▸ **DATA EXTRACT**
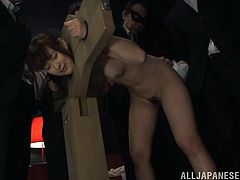 Hundreds of years ago, the stocks were a form of public punishment. Now, they're used for kinky sex, like the scene here. Yukiko is locked in the stocks and is getting cocks. She gets one shoved in her mouth and another in her pussy from behind. She sucks and takes the pounding like a good whore.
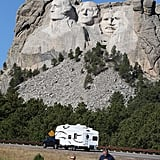 Tourists stopped along the highway to snap pictures of Mount Rushmore, since it was closed along with all the other national parks.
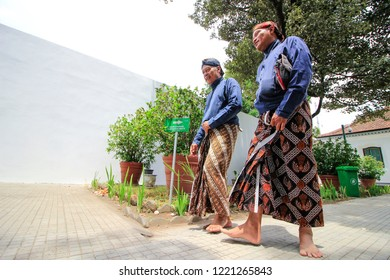 """Yogyakarta, Indonesia - November 4th 2018 : The """"Abdi dalem"""" or servant of the sultan was chatting while walking in the palace of Yogyakarta"""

▸ **EXERCISE DETAILS**
Return the listing above unchanged, apart from dropping its pictures.

▸ **OUTPUT**
 Hundreds of years ago, the stocks were a form of public punishment. Now, they're used for kinky sex, like the scene here. Yukiko is locked in the stocks and is getting cocks. She gets one shoved in her mouth and another in her pussy from behind. She sucks and takes the pounding like a good whore.
 Tourists stopped along the highway to snap pictures of Mount Rushmore, since it was closed along with all the other national parks.
 """Yogyakarta, Indonesia - November 4th 2018 : The """"Abdi dalem"""" or servant of the sultan was chatting while walking in the palace of Yogyakarta"""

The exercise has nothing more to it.